Abstract: TH-PO148
Pregnancy in Women with Relapsing Minimal Change Disease – Experience of a Tertiary Centre
Session Information
- Clinical Glomerular Disorders: FSGS, MN, MCD
November 02, 2017 | Location: Hall H, Morial Convention Center
Abstract Time: 10:00 AM - 10:00 AM
Category: Glomerular
- 1005 Clinical Glomerular Disorders
Authors
- Godinho, Iolanda, Imperial College London, London, United Kingdom
- Webster, Philip, Imperial College London, London, United Kingdom
- Lightstone, Liz, Imperial College London, London, United Kingdom
Background
Recent data suggest even patients with CKD stage 1 have an increased risk of pregnancy complications when compared to the general population. However, data on outcomes specifically in pregnant women with relapsing minimal change disease (MCD) are lacking. We now report the largest series to date.
Methods
Women with MCD were identified from our obstetric renal database from 1996-2016. We report maternal outcomes: relapse, AKI & worsening of renal function, HTN; & obstetric outcomes: number of successful pregnancies, preeclampsia, preterm delivery & low birth weight.
Results
Out of 797 pregnancies, we identified 14 in 10 women with MCD. Median maternal age: 35 years (19-40). Two patients had chronic HTN – one with relapsing MCD with IgM deposition for 11 years & 8 years of FK treatment; the other patient had dysmetabolic syndrome and MCD diagnosis made on post-partum biopsy. All women were in remission with no proteinuria at the time of conception & normal creatinine with CKD1 in 8, CKD2 in 6 using CKD-EPI eGFR. The majority (71%) of women were on immunosuppression (FK (n-7), CsA (n-2) or steroids (n-2) & one had an unplanned pregnancy diagnosed very soon after maintenance rituximab.
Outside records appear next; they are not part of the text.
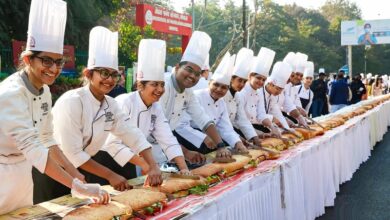 Photo of मप्र के भोपाल के आईएचएम ने रचा इतिहास, 269.9 फीट लंबा सैंडविच बनाकर दर्ज कराया रिकॉर्ड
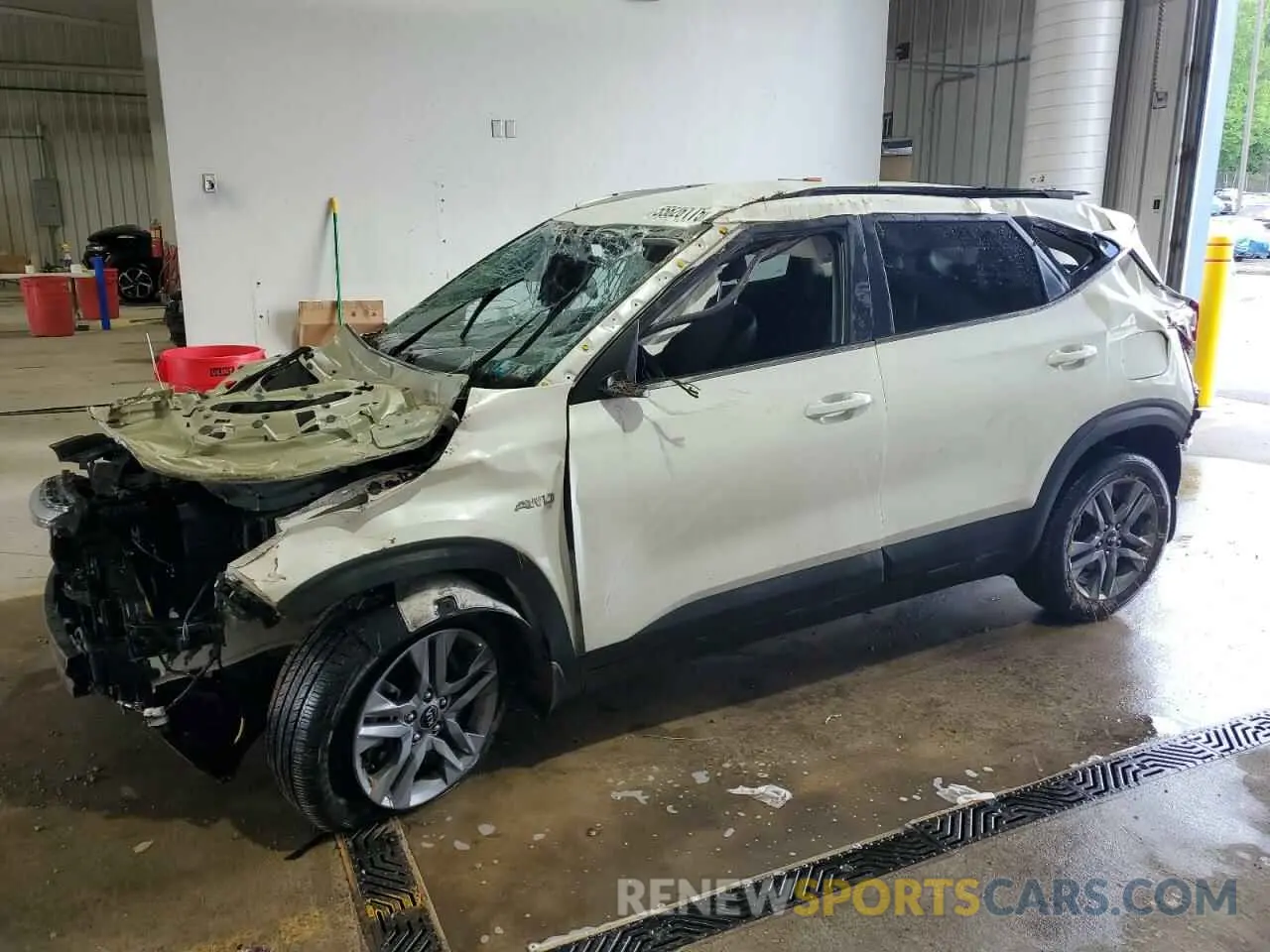 1 Photograph of a damaged car KNDEUCAA4M7138978 KIA SELTOS 2021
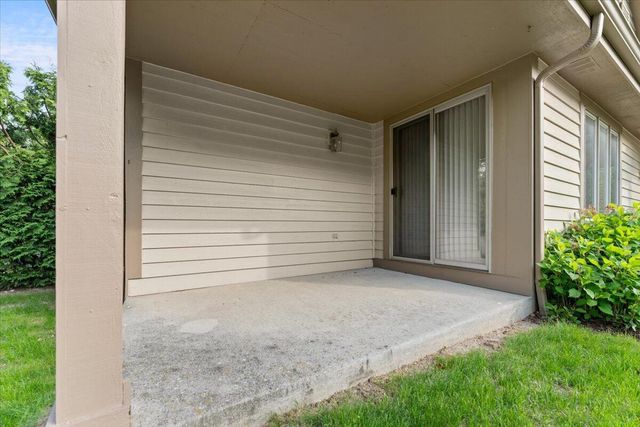 12356 W Waterford AVENUE, Greenfield, WI 53228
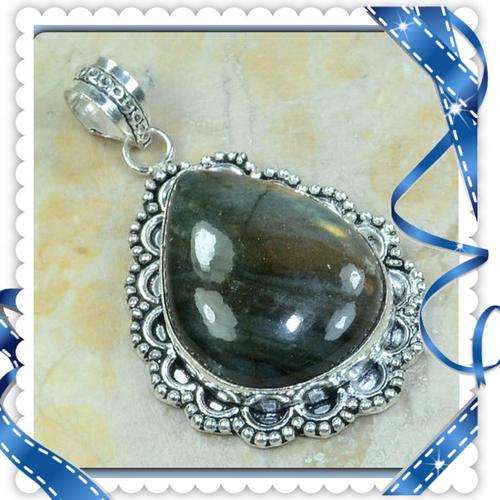 ***GLAMOROUS*** BLUE FIRE LABRADORITE SILVER PENDANT
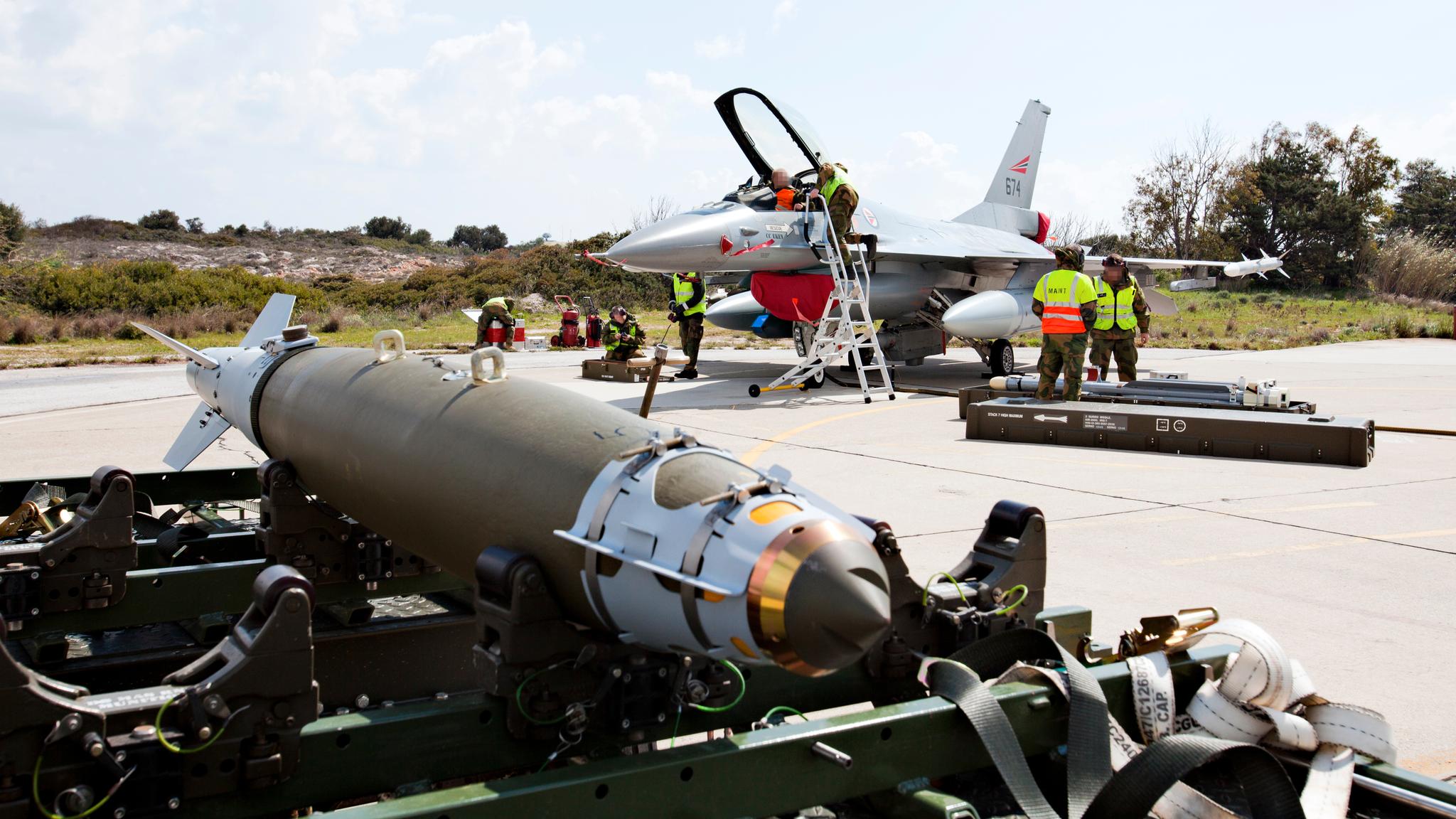 Et av Forsvarets F-16-fly - med tilhørende våpensystem -  fotografert på Kypros under operasjonen i 2011.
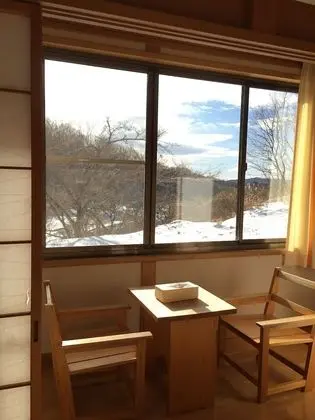 Traditional Oda, Sigara İçilmez (Japanese Style, Separate Sitting Area)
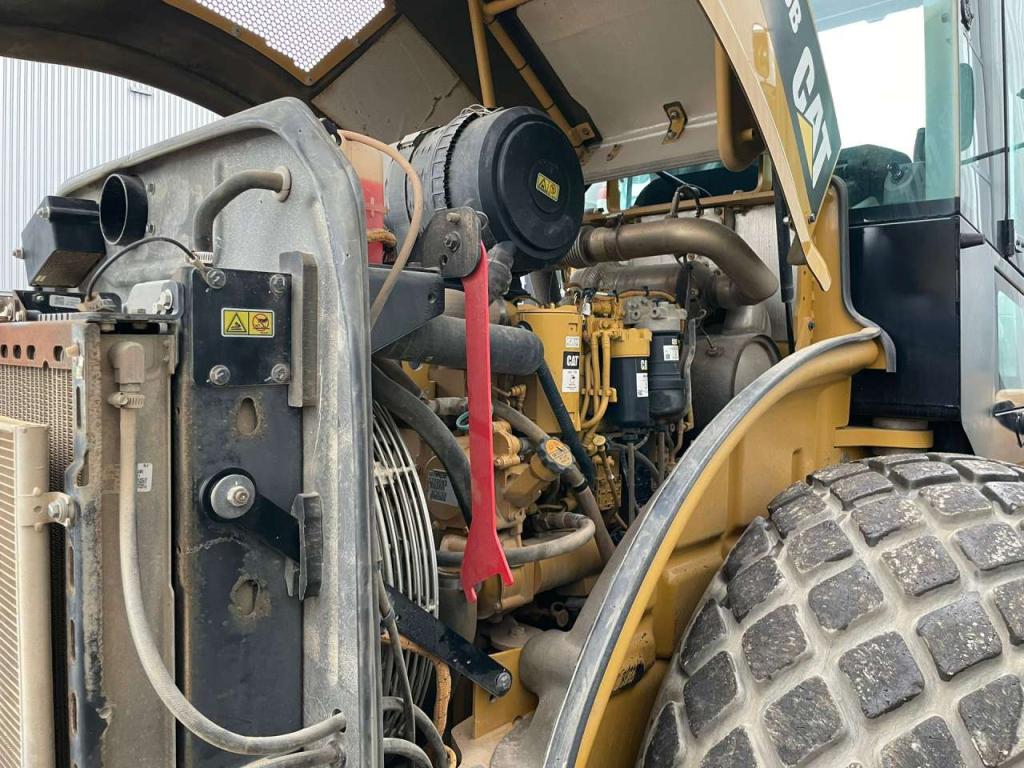Caterpillar CS66B Foto 28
None of the women developed worsening renal function. Relapses were seen in 2 pregnancies in women who stopped their maintenance immunosuppression. One hypertensive patient had worsening HTN during pregnancy. The majority of babies (69%, n=9) delivered at term (median gestation 38 weeks (range 28-40)). Preterm (35 & 36 weeks) & very preterm (28 weeks) were seen in 3 & 1 pregnancies respectively. Birth weight was 2923±622g. Just 1 baby had low birth weight (<2.5kg) & 1 very low (1.5kg). There was one miscarriage at 18 weeks. No women developed pre eclampsia & no congenital abnormalities were seen.
Conclusion
In this series, the largest reported to date, of women with CKD1/2 due to relapsing MCD, despite high rates of immunosuppression, pregnancies were largely uncomplicated (69%) & relapse rare unless maintenance immunosuppression stopped. Our data suggest pregnancies in MCD in remission are safe & that establishing secure remission especially with tacrolimus, is key to pregnancy planning. Our good results rely on pre-pregnancy counselling to optimise timing & medications & a highly experienced MDT obstetric renal antenatal clinic.